NORTH ADAMS -- City councilors have determined to vote on Jan. 22 on whether the council’s Rules of Order will be amended to ban messaging from meetings.
The item was a part of Tuesday’s City Council meeting agenda, but councilor Keith Bona said the measure, called Rule 10-A, is still under review by City Solicitor John DeRosa.
Residents in attendance bristled, as they have in prior meetings, at the proposed changes of Rule 10-A, which was drawn up by Council President Michael Bloom and states "No member or official or visitor shall be allowed to publicly display any form of messaging, whether lettered or graphic, on a sign, electronic device or printed article of personal clothing at a City Council meeting."
"I think anytime you try to abridge speech, it’s a mistake, a big mistake," resident Michael Chalifoux said. "The more free speech, the more ideas you have. If I were a city councilor, I would be welcoming people down here."
Resident Robert Cardimino said disruptions of meetings would end if all citizens felt their concerns were being addressed and they had more of a say in the city’s business.

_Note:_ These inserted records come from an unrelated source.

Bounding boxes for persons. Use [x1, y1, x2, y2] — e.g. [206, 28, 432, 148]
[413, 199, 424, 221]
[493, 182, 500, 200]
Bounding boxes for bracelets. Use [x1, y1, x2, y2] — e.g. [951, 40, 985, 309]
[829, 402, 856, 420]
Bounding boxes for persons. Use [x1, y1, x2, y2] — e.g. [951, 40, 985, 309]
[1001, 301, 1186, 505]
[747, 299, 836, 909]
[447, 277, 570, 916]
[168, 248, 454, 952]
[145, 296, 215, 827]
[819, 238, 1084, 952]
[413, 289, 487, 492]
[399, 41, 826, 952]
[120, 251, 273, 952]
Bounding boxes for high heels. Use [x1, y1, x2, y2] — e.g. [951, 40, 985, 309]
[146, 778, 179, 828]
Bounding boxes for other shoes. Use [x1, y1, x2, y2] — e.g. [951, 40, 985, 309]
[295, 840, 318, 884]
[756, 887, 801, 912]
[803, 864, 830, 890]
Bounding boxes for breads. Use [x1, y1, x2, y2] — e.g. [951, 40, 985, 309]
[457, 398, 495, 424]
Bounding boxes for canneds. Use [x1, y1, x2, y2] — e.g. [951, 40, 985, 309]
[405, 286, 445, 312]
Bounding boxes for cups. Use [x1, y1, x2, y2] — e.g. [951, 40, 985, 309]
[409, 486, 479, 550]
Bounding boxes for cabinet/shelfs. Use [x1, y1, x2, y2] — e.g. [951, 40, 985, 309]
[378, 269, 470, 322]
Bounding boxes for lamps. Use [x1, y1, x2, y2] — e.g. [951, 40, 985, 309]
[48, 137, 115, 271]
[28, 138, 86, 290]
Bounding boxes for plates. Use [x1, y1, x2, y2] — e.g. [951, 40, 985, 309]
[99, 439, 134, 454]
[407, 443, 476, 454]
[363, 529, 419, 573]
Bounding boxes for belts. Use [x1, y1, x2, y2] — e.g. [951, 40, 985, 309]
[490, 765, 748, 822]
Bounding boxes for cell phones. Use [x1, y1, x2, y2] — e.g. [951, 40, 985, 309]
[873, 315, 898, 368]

Cardimino used the example of the mayor, technically a guest at council meetings, being allowed to enter into the council’s debate while others are not.
"If you allow one guest to speak, you must allow all guests to speak," Cardimino said. "If [the mayor’s] allowed to speak at councilors concerns, then the rest of us should be allowed to speak at councilors concerns. ... Let’s have some open and honest debate between the councilors and the guests. Then there will be no need for Rule 10-A."
In an interview after the meeting, however, Bona discussed the purpose of 10-A, and suggested that Cardimino’s assertion that such rules would put the city on a track toward places "like Syria" was farfetched.
Bona said 10-A is being considered as a protection against slander, among other things, because councilors are limited in how they can respond to guests, even when being attacked.
"It’s more about [an individual who’s] being disruptive at a meeting," Bona said.
He said complaints against 10-A tended to extrapolate to "extremes" that "really aren’t the truth."